Alimentação saudável e precisa
De acordo com a sondagem, a soma da busca por bem-estar ao interesse por saber mais sobre os alimentos resulta também em um novo padrão de consumo. Para além das dietas e da simples preocupação entre a quantidade de comida, de calorias e o peso da balança, cada vez mais as pessoas estão buscando rotinas alimentares personalizadas de acordo com seus biotipos.

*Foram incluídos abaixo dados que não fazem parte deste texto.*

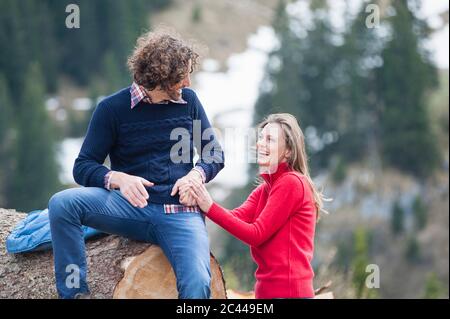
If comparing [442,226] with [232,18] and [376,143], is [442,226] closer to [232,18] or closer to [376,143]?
[376,143]

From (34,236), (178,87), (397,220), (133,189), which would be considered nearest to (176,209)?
(133,189)

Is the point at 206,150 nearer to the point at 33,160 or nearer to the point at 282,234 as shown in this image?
the point at 282,234

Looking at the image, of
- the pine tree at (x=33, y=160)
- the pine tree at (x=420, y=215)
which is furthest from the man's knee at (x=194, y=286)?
the pine tree at (x=33, y=160)

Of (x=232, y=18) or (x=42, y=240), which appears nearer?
(x=42, y=240)

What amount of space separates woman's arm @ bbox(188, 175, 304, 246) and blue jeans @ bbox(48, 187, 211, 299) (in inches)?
5.7

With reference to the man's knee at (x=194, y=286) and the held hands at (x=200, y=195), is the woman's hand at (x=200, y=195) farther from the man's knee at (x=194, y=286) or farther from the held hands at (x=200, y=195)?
the man's knee at (x=194, y=286)

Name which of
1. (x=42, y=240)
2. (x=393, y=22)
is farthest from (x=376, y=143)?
(x=42, y=240)

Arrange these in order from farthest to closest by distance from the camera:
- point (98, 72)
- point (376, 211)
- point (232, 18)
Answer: point (232, 18), point (98, 72), point (376, 211)

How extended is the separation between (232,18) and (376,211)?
4283cm

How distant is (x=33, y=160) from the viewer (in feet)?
166

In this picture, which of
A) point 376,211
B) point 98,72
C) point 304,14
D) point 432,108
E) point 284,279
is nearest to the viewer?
point 284,279

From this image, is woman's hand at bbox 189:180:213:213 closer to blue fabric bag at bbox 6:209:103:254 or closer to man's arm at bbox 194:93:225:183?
man's arm at bbox 194:93:225:183
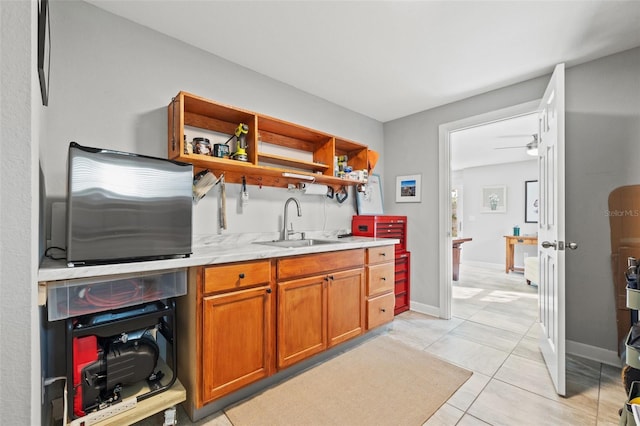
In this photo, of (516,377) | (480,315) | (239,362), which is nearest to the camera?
(239,362)

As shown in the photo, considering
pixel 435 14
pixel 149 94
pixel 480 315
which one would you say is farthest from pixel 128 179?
pixel 480 315

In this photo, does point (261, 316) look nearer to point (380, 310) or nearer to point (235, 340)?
point (235, 340)

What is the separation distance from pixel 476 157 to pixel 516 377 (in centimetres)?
491

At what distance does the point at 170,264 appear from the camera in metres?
1.43

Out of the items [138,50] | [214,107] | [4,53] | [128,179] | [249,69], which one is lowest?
[128,179]

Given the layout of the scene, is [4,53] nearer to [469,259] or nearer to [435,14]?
[435,14]

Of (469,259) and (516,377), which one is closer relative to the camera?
(516,377)

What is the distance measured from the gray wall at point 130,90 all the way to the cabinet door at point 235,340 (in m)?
0.74

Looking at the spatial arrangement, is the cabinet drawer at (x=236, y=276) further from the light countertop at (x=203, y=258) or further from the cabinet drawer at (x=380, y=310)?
the cabinet drawer at (x=380, y=310)

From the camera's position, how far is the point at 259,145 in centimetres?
253

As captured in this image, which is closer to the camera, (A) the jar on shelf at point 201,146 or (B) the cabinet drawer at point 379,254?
(A) the jar on shelf at point 201,146

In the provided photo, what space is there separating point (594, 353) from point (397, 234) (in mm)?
1931

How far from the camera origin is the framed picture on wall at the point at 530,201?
5.96 metres

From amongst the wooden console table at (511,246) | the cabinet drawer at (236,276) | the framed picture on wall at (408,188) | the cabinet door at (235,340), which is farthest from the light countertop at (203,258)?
the wooden console table at (511,246)
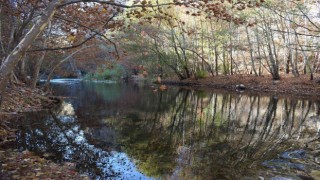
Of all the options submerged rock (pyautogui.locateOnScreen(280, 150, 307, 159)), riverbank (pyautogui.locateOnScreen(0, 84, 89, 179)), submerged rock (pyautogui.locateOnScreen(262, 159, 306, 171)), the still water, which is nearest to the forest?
riverbank (pyautogui.locateOnScreen(0, 84, 89, 179))

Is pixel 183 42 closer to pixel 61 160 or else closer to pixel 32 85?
pixel 32 85

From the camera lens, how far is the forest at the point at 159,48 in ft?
23.0

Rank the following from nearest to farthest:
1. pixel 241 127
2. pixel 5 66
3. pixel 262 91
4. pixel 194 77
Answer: pixel 5 66, pixel 241 127, pixel 262 91, pixel 194 77

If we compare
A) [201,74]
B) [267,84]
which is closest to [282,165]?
[267,84]

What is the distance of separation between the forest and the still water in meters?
0.27

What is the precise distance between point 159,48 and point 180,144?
31.9 m

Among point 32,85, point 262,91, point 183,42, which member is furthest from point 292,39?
point 32,85

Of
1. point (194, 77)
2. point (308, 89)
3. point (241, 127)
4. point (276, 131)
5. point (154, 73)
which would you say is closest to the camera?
point (276, 131)

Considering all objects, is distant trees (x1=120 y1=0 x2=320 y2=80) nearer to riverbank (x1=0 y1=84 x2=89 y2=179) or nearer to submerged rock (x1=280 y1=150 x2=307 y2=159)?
submerged rock (x1=280 y1=150 x2=307 y2=159)

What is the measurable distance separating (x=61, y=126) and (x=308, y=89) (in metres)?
20.4

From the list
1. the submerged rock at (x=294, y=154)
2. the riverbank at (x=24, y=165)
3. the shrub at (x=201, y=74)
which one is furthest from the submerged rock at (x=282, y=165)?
the shrub at (x=201, y=74)

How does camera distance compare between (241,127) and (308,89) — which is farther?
(308,89)

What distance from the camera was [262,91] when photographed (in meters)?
28.4

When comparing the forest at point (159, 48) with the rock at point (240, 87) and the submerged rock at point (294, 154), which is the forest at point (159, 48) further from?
the submerged rock at point (294, 154)
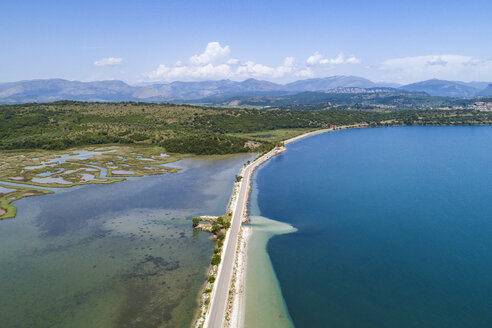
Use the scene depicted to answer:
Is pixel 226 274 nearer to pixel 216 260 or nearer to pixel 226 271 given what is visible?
pixel 226 271

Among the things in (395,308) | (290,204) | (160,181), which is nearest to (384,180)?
(290,204)

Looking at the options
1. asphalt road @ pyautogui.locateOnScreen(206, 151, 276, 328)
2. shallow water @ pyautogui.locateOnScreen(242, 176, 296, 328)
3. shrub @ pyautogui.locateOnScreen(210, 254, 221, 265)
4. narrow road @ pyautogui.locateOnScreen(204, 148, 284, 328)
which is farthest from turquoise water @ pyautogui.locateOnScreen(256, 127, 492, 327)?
shrub @ pyautogui.locateOnScreen(210, 254, 221, 265)

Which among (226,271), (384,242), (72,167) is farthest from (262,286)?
(72,167)

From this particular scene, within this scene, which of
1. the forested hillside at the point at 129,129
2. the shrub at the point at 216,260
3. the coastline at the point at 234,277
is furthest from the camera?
the forested hillside at the point at 129,129

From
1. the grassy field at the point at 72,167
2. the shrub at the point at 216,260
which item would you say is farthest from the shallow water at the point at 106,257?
the grassy field at the point at 72,167

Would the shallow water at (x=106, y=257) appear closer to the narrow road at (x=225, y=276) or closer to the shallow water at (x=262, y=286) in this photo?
the narrow road at (x=225, y=276)

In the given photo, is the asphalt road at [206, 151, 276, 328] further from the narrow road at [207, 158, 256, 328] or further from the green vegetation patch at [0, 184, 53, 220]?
the green vegetation patch at [0, 184, 53, 220]

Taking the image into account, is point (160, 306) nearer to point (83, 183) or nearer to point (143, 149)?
point (83, 183)
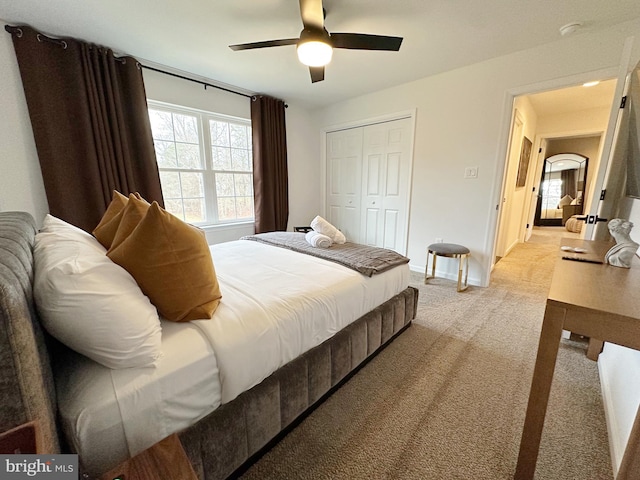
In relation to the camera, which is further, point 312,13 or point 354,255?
point 354,255

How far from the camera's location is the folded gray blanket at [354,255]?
176 cm

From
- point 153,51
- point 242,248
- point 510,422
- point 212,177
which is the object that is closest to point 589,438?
point 510,422

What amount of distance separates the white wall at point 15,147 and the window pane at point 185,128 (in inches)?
48.2

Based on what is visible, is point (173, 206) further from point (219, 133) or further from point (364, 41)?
point (364, 41)

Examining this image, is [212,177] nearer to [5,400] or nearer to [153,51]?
[153,51]

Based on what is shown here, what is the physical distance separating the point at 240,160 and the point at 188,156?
0.72m

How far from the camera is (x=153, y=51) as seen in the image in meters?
2.53

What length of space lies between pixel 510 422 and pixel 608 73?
290cm

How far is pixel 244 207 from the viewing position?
12.9ft

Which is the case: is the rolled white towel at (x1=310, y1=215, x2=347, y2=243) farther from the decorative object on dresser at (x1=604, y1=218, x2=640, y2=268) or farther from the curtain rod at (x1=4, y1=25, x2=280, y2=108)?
the curtain rod at (x1=4, y1=25, x2=280, y2=108)

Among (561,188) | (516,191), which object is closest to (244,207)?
(516,191)

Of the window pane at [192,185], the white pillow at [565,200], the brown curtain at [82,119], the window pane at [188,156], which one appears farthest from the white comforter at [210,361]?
the white pillow at [565,200]

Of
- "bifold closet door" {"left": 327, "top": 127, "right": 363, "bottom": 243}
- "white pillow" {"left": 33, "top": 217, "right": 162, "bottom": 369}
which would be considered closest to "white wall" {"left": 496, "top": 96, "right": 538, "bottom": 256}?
"bifold closet door" {"left": 327, "top": 127, "right": 363, "bottom": 243}

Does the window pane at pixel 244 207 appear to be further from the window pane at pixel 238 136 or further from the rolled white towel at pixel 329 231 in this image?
the rolled white towel at pixel 329 231
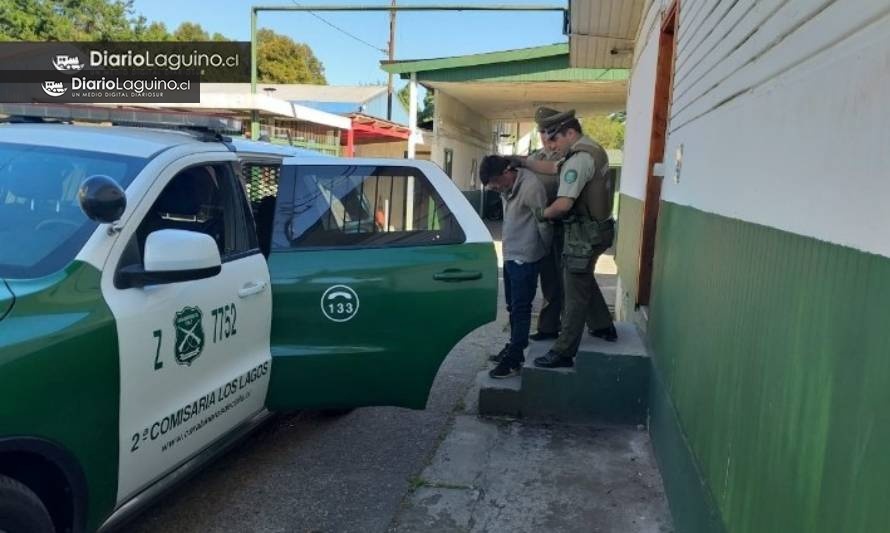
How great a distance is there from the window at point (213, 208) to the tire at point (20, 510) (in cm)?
122

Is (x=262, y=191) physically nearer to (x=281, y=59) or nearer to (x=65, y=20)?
(x=65, y=20)

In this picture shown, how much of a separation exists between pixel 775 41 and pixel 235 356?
250 cm

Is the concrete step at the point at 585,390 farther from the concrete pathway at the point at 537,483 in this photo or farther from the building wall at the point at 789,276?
the building wall at the point at 789,276

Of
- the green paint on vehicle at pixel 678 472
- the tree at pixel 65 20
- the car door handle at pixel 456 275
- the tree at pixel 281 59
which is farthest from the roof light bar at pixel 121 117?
the tree at pixel 281 59

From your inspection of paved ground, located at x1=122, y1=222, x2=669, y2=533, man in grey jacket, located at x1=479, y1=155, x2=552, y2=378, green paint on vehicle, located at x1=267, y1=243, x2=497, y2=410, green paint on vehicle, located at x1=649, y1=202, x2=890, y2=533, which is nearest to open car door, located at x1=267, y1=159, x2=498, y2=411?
green paint on vehicle, located at x1=267, y1=243, x2=497, y2=410

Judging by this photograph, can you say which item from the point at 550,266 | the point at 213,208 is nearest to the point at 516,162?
the point at 550,266

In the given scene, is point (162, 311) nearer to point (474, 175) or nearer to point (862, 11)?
point (862, 11)

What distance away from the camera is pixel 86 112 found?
379 cm

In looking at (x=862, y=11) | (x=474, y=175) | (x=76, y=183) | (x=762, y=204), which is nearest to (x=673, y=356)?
(x=762, y=204)

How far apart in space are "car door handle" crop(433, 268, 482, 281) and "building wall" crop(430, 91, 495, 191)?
486 inches

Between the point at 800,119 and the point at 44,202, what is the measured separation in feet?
8.85

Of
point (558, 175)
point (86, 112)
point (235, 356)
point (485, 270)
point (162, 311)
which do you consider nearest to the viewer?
point (162, 311)

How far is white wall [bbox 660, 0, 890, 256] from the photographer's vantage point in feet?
5.17

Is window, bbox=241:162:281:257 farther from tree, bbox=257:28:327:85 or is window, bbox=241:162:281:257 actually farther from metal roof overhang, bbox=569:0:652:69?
tree, bbox=257:28:327:85
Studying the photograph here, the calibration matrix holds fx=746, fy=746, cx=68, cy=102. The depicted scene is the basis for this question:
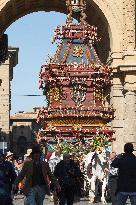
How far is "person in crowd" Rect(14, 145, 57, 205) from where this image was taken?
1280 cm

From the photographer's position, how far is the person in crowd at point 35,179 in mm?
12797

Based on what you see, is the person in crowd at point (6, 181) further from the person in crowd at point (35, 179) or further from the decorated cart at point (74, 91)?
the decorated cart at point (74, 91)

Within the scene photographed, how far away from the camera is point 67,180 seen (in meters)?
16.0

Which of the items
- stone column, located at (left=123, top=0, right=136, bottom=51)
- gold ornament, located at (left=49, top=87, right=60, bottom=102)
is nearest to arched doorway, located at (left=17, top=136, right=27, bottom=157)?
stone column, located at (left=123, top=0, right=136, bottom=51)

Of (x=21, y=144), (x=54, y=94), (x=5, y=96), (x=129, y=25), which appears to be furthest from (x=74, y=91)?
(x=21, y=144)

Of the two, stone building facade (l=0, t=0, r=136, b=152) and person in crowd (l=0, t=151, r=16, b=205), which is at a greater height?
stone building facade (l=0, t=0, r=136, b=152)

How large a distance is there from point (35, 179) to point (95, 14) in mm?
30276

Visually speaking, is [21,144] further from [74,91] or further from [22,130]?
[74,91]

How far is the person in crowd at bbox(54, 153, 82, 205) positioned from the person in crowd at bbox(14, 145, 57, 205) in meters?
3.09

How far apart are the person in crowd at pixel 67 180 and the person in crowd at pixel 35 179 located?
3092mm

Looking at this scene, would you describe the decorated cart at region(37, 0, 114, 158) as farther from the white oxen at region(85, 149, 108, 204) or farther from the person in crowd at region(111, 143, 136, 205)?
the person in crowd at region(111, 143, 136, 205)

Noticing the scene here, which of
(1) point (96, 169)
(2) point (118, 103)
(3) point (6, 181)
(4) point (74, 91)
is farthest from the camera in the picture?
(2) point (118, 103)

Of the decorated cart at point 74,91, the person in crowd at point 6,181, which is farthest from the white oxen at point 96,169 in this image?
the person in crowd at point 6,181

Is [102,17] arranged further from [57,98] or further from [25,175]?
[25,175]
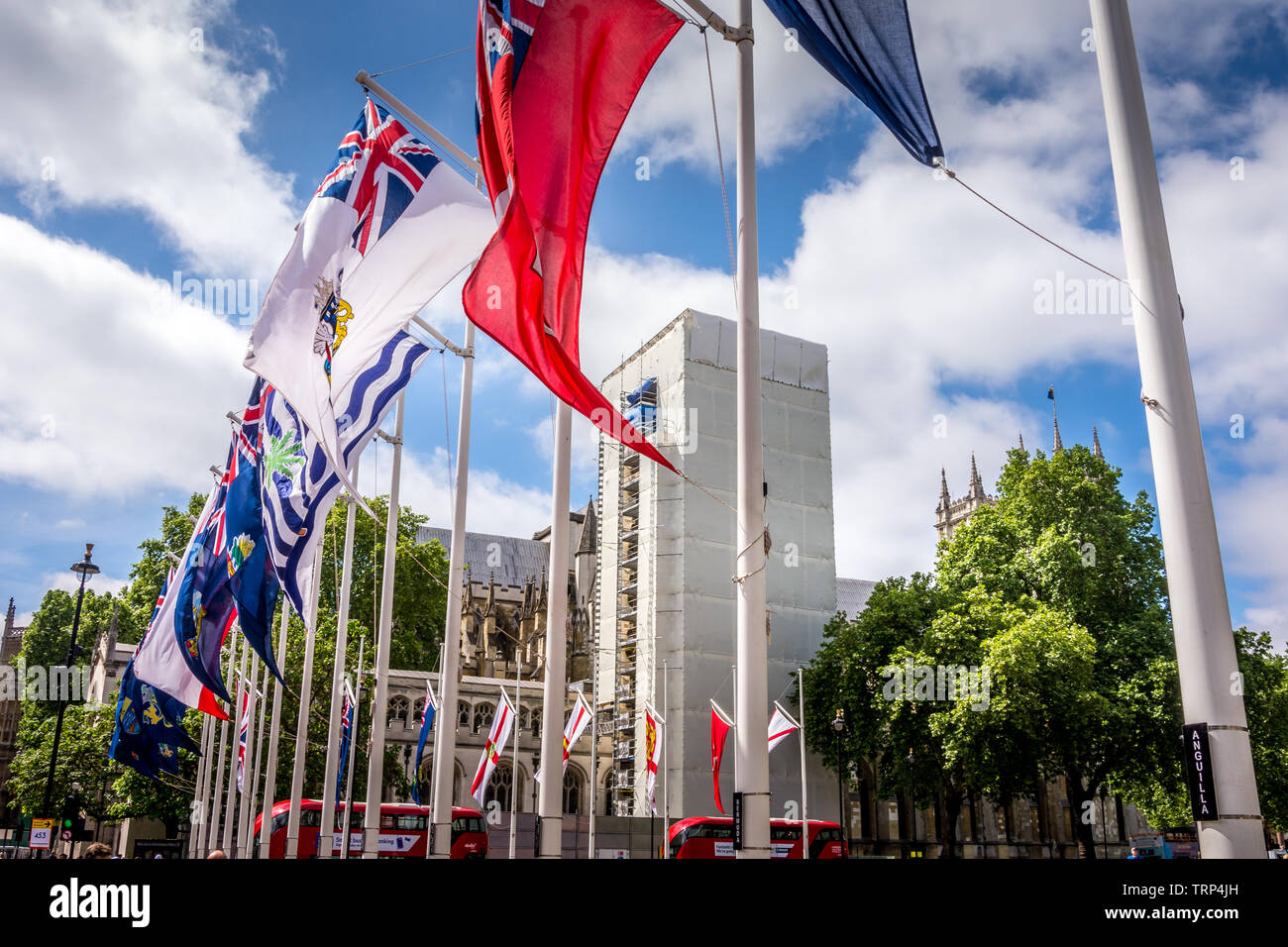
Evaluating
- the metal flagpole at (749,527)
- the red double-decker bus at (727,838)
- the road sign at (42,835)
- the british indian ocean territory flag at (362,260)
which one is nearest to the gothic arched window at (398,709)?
the road sign at (42,835)

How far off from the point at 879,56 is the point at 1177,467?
13.4ft

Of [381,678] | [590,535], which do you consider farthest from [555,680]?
[590,535]

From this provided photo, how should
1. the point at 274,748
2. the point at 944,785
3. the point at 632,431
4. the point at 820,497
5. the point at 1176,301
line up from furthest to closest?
1. the point at 820,497
2. the point at 944,785
3. the point at 274,748
4. the point at 632,431
5. the point at 1176,301

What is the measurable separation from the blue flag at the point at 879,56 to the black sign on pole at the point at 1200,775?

Desde a perda de peso até o aumento da imunidade, a nutrição tem sido historicamente relacionada à melhoria da saúde física. Entretanto, um número crescente de estudos tem mostrado que existe ligação entre o intestino e o cérebro, dando aos alimentos um novo papel na promoção do bem-estar mental. “Isso promove um padrão de consumo alimentar muito mais preciso, relacionando a comida com o objetivo a ser alcançado, não apenas fisicamente, mas também mentalmente”, completa Marco.
Cozinha e tecnologia
Alimentos criados em laboratório, receitas criativas com o auxílio de IA e otimização das sobras. Após décadas de resistência, a tecnologia está sendo vista como a chave para um futuro alimentar mais inteligente, com menos desperdício e extremamente criativo. De acordo com Marco, “a influência dessa tecnologia é inegável, e se tornou pauta de diversas conversas também neste setor. E se engana quem pensa que essa discussão fica restrita ao universo cibernético: os novos programas de IA estão se mostrando como verdadeiros parceiros para aqueles que desejam se aventurar no universo da culinária”.
Metodologia
A pesquisa faz parte da série “Future of”, que acompanha as categorias mais relevantes de acordo com o interesse do público e qual o possível caminho que cada uma delas vai seguir pelos próximos anos. Com o auxílio de mais de 42 empresas participantes e o apoio de mais de 15 escritórios da TBWA, os estudos buscam entender e antecipar mudanças para auxiliar seus clientes a se prepararem para o futuro. Nesse levantamento, os respondentes trazem a experiência de seus trabalhos com algumas das maiores empresas de alimentos do mundo – como McDonald’s, Pladis, Albert Heijn, Lipton, Kibon, Alliz e Mondelli.